I don't have a wheelie bag, but I think mine is like a 162 bag... I ride a 158 board. I love it, because I just use it as my suitcase. Works great!


----------



## neni (Dec 24, 2012)

I'd go for the shorter bag if you get one with wheels - which I recomnend when traveling. Carrying a bulky long 17kg board bag in metros n trains n airports is pita. My Dakine low roller 157 fits even 164 boards, no problem. Advantage is that the bag is nicely filled and longitudinal stiff i.e. nice to carry. A way longer bag than boards will have a kink when towing.

If you travwl by plane, you won't pack clothes anyway. And a gear filled 157 bag also already reaches a critical weight for air travel.


----------



## DaveMcI (Aug 19, 2013)

Sport tube series 3. Hard plastic case, wheels, handles galore. Works awsome.


----------



## Liliana (Mar 24, 2013)

neni said:


> If you travwl by plane, you won't pack clothes anyway. And a gear filled 157 bag also already reaches a critical weight for air travel.
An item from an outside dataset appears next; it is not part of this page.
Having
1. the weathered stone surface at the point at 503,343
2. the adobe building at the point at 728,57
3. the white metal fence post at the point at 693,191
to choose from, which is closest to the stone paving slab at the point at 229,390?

Really? Maybe depends on how much clothing you want to put in there. I'm flying Air Canada soon, and a single 175 cm bag fits 2 boards with bindings and 2 pairs of boots - all under 20 kg. The limit with AC is 23 kg. I think I can definitely throw a few more things in there and still be under weight limit. Are the weight limits lower where you fly?


----------



## neni (Dec 24, 2012)

Liliana said:


> Really? Maybe depends on how much clothing you want to put in there. I'm flying Air Canada soon, and a single 175 cm bag fits 2 boards with bindings and 2 pairs of boots - all under 20 kg. The limit with AC is 23 kg. I think I can definitely throw a few more things in there and still be under weight limit. Are the weight limits lower where you fly?



yep... depends on the airline policy. My boardbag weights 17.5kg when I have it packed with 2 boards+binding (one solid, one splitboard), boots, skins, poles, probe n shovel. With that bag I payed 200$ with British, Alaska Airline, Delta, KLM... but the same bag was 400$ with Emirates cos their limit is 10kg.


----------



## Davichin (Jan 7, 2016)

400$ That is expensive for 7.5 kgs. Emirates flights to Canada, US or South America (at least flying from Spain) allow two free bags of 23 kg each in tourist class plus something like 120€ per additional bag. I think the 2x23kg allowance is the same for most of the airlines flying Spain-America. The problem may exist with the afteroceanic local flights...


----------



## Liliana (Mar 24, 2013)

neni said:


> yep... depends on the airline policy. My boardbag weights 17.5kg when I have it packed with 2 boards+binding (one solid, one splitboard), boots, skins, poles, probe n shovel. With that bag I payed 200$ with British, Alaska Airline, Delta, KLM... but the same bag was 400$ with Emirates cos their limit is 10kg.



That's insane! With both Air Canada and WestJet standard weight is 23 kg and it's $50 for 1st bag, $70 for 2nd, round trip. And 1st bag fee is easily waived if you have status or a relevant travel credit card. They run a promo in the wintertime where flights to Europe don't even count ski/snowboarding bags towards your baggage allowance.

Don't worry, we're just getting ripped off on base fare prices


----------